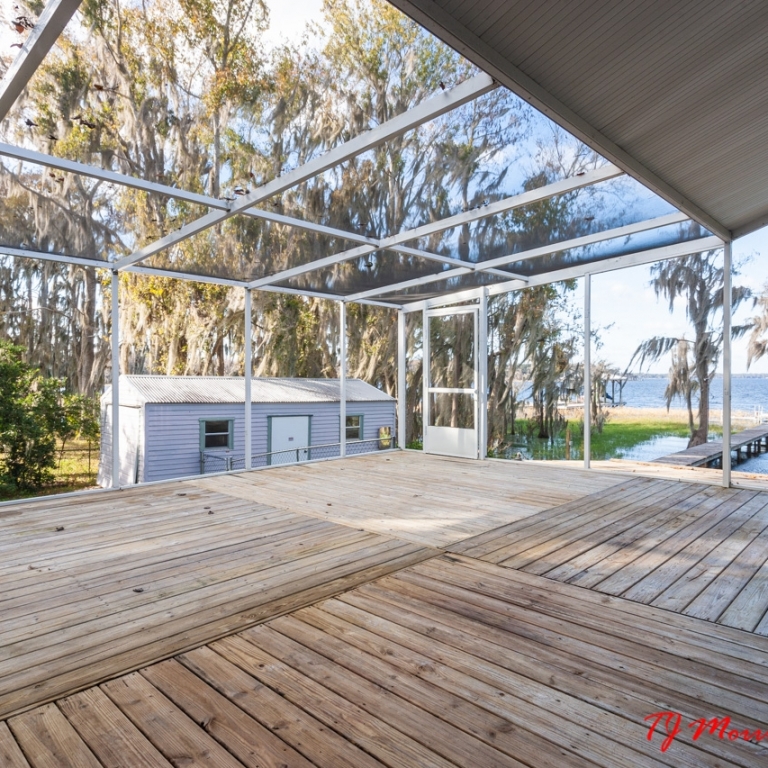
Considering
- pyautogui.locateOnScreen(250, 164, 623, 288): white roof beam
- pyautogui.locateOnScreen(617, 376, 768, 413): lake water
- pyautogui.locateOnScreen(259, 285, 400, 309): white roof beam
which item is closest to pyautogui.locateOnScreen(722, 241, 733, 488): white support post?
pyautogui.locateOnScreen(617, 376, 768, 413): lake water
---
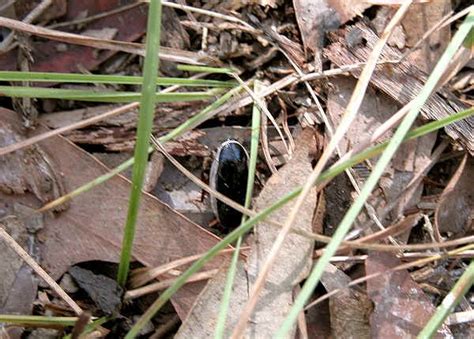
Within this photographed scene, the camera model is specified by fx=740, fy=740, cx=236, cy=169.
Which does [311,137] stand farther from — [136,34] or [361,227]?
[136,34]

• [Challenge] Collect each row above that contains the string "pyautogui" and copy those rows out in full. Only matches with the same capitalization count.

• [Finished exercise]
- pyautogui.locateOnScreen(250, 164, 623, 288): white roof beam
- pyautogui.locateOnScreen(617, 376, 768, 413): lake water
- pyautogui.locateOnScreen(259, 285, 400, 309): white roof beam
which item is closest to pyautogui.locateOnScreen(722, 241, 733, 488): white support post?
pyautogui.locateOnScreen(617, 376, 768, 413): lake water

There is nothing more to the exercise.